▶ _TASK REQUIREMENTS_:
Please reproduce all of the material below word for word, line by line.

□ □ □ □ □

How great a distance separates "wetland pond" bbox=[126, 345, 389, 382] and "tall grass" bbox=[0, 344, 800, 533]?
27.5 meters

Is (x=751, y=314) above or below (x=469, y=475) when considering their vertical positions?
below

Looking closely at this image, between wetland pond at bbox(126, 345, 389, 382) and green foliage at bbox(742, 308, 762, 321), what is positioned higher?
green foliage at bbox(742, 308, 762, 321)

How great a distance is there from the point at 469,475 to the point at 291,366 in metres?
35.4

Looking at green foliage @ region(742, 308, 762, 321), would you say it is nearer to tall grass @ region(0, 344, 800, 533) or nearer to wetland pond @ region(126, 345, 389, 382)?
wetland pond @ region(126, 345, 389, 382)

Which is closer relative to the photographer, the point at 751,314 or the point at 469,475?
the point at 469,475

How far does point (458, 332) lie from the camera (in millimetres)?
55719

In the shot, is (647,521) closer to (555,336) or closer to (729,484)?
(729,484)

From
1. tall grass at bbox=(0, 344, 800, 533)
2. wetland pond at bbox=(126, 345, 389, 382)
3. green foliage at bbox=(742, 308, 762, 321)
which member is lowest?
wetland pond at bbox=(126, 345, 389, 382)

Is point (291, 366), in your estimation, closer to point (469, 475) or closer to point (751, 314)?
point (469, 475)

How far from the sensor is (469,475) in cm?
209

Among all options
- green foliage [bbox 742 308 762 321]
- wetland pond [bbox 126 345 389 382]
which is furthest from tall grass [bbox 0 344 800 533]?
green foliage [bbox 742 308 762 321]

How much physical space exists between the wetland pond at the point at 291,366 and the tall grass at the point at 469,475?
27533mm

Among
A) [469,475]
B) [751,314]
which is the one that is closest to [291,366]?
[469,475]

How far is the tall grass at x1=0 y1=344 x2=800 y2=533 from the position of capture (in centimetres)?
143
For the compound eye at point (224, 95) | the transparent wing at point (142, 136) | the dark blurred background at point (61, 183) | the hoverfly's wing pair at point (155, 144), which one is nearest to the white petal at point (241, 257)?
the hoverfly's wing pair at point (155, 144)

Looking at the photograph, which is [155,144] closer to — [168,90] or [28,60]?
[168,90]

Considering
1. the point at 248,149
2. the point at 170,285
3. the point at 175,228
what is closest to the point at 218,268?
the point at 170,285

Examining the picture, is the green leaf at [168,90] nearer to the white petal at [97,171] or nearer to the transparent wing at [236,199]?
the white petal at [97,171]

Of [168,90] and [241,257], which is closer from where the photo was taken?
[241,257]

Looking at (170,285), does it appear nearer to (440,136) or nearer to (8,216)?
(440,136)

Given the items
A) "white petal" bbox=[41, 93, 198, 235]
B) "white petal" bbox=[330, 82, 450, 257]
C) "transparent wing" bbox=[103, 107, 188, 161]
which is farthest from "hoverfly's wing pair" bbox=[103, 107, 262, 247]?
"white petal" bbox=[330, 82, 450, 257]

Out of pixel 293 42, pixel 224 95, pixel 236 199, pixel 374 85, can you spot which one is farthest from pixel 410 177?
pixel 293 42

□ □ □ □ □

▶ _THE RESPONSE_:
How great a distance separates "wetland pond" bbox=[126, 345, 389, 382] and "tall grass" bbox=[0, 344, 800, 533]?
27.5 meters

Is (x=751, y=314) above or below (x=469, y=475) when considering their vertical positions?
below

Looking closely at this image, between wetland pond at bbox(126, 345, 389, 382) and green foliage at bbox(742, 308, 762, 321), what is positioned higher?
green foliage at bbox(742, 308, 762, 321)

How great a distance is there from the point at 469,475 to the point at 291,366 in metres?
35.4

Looking at green foliage @ region(742, 308, 762, 321), would you say it is nearer to tall grass @ region(0, 344, 800, 533) or nearer to wetland pond @ region(126, 345, 389, 382)?
wetland pond @ region(126, 345, 389, 382)

Which is closer relative to the photographer, the point at 751,314 or the point at 469,475?
the point at 469,475

How far does point (458, 332) lie from the camera (in millimetres)?
55719

In the shot, is (647,521) closer to (555,336) or closer to (729,484)?
(729,484)

From
1. tall grass at bbox=(0, 344, 800, 533)
2. wetland pond at bbox=(126, 345, 389, 382)
3. green foliage at bbox=(742, 308, 762, 321)
which member is lowest?
wetland pond at bbox=(126, 345, 389, 382)

Is point (291, 366), in your estimation, closer to point (469, 475) or closer to point (751, 314)?
point (469, 475)

How far from the sensor is (469,475) in cm?
209

Among all options
- green foliage [bbox 742 308 762 321]
- wetland pond [bbox 126 345 389 382]
which is furthest from tall grass [bbox 0 344 800 533]?
green foliage [bbox 742 308 762 321]

How much physical space exists between the wetland pond at the point at 291,366 and the tall grass at the point at 469,475?
27533mm

Among
A) [469,475]
B) [751,314]
which is the one that is closest to [291,366]?
[469,475]

How far is the tall grass at x1=0 y1=344 x2=800 y2=533 from the position of capture (in centimetres)?
143
For the compound eye at point (224, 95) | the transparent wing at point (142, 136) | the dark blurred background at point (61, 183) | the hoverfly's wing pair at point (155, 144), which one is nearest to the white petal at point (241, 257)?
the hoverfly's wing pair at point (155, 144)

Looking at the photograph, which is [155,144] closer to — [168,90] or [28,60]?
[168,90]

Considering
1. the point at 248,149
2. the point at 170,285
3. the point at 175,228
what is closest to the point at 218,268?
the point at 170,285

Examining the picture, is the green leaf at [168,90] nearer to the white petal at [97,171] or nearer to the transparent wing at [236,199]?
the white petal at [97,171]

Of [168,90] and [241,257], which is closer from where the photo was taken?
[241,257]

Looking at (170,285), does it appear nearer to (440,136) or nearer to (8,216)?
(440,136)

Given the items
A) "white petal" bbox=[41, 93, 198, 235]
B) "white petal" bbox=[330, 82, 450, 257]
C) "transparent wing" bbox=[103, 107, 188, 161]
which is farthest from "hoverfly's wing pair" bbox=[103, 107, 262, 247]?
"white petal" bbox=[330, 82, 450, 257]

Out of pixel 293 42, pixel 224 95, pixel 236 199, pixel 374 85, can you spot which one is farthest from pixel 410 177?
pixel 293 42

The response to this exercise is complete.